Tuesday, October 10, 2017

Not Quite Perfect


The Sistine Chapel this ain't.

There's a fine line between "rustic" and "just plain crappy." Bakers describe a loaf of bread as rustic when it's made simply, without special tools or fancy ingredients, or any particular skill. "Rustic" art is a nice way of saying it's amateurish and unprofessional. Well, I am hereby declaring our ceiling rustic.

One corner of our 2nd-floor dining room tucks under the stairs that lead up to the 3rd floor. That creates a low, out-of-the-way corner perfect for storage and whatnot. Like the rest of the room, the ceiling was covered in a heavily textured wallpaper that was then painted over by a later generation.

We're leaving most of the textured wallpaper in place, but we wanted to remove it from the low-ceiling portion of the room. Stripping wallpaper is pretty straightforward -- it holds no terror for us anymore -- so this seemed like a simple project. Wrong.

This particular wallpaper seems to have been glued on with some sort of defense-grade molecular bonding agent. It just won't come off. Kathy spent days and days scraping over her head, scratching off bits and flakes of it. She'd soak it with special wallpaper remover, dig at it with a sharp scraping knife, and get rewarded with a postage stamp-sized smidgen of wallpaper. It's tiring, demoralizing work, but once you start you have to keep going. You can't leave the ceiling half-scraped.

Even after she got all the wallpaper off, the pattern remained. The wallpaper is so heavily textured that the glue filled in the back side of the design and left behind a hardened epoxy-like texture that's even less attractive than the wallpaper was. How are we going to get that off?

Just digging at it with a sharp tool didn't really work, and it tended to gouge out the underlying plaster. Plus, it's tedious, over-your-head work. We tried soaking it with more wallpaper solvent, but that just turned the ancient adhesive into a sticky mess. It was still hard to scrape off, but now it was gooey, too.

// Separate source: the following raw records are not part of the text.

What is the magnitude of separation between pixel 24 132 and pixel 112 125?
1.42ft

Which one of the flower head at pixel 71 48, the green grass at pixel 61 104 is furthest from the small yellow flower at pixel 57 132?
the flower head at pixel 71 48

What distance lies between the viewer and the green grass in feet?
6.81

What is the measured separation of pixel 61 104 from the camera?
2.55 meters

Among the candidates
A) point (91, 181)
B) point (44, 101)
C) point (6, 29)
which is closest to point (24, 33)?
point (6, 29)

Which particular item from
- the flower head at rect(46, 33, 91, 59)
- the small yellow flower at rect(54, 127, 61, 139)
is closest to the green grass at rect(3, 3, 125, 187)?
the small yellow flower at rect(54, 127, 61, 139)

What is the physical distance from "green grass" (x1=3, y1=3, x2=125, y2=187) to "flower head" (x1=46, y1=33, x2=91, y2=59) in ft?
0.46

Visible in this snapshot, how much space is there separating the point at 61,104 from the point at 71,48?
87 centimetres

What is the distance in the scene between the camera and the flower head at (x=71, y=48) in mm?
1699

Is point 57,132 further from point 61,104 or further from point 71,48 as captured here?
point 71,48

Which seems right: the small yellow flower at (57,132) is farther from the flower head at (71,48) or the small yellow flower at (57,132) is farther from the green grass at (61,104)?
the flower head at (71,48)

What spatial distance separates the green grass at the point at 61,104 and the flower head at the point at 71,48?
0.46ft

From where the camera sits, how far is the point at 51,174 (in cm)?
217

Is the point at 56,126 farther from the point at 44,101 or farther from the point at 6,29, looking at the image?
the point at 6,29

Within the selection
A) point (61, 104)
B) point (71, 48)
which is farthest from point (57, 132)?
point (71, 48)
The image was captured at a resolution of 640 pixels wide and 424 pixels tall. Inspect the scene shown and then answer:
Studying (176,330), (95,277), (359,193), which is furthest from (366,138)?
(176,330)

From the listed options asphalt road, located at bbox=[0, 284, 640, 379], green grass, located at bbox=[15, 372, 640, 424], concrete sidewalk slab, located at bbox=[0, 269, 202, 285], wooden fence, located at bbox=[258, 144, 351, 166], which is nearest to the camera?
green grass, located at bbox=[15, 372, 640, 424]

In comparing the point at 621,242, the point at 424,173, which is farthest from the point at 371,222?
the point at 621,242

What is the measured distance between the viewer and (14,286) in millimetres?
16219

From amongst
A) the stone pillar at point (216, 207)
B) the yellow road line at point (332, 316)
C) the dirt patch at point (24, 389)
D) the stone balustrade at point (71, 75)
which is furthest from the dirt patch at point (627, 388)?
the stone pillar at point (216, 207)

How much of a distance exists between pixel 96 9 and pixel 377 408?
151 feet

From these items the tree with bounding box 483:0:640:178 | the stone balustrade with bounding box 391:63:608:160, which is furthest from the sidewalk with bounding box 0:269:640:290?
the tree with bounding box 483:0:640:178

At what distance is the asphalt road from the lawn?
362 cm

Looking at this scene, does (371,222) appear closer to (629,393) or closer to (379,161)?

So we decided to go the other way. Instead of scraping off all the texture (which we probably couldn't accomplish anyway), we decided to cover it over with our own texture. We waited for all the wet, gooey stuff to dry, then sanded down the worst parts with 120-grit on a hand block. Then we plastered over the entire ceiling with a thin skim coat of drywall compound.

We spread just enough mud to disguise the wallpaper pattern, maybe 1/16 of an inch. When that dried, we sanded it down a bit, applied a second coat to the areas that needed extra attention, and then sanded those. When it was all done, the old ceiling texture was entirely disguised under the new plaster. Voila! 

Trouble is, I'm not a very good plasterer. I can't hide seams very well, and I'm not good at sanding out imperfections. But in this case, that's what we wanted. We don't want the ceiling finish to look perfectly smooth, we want it to look just as imperfect as the rest of the house. Fortunately for me, imperfect is what I do best.

So now we have a "rustic" ceiling finish in the corner of the dining room that looks pretty much like it would have originally. You can almost pretend that it was done by a third-generation master plasterer in the 19th Century, instead of a modern amateur with two left hands.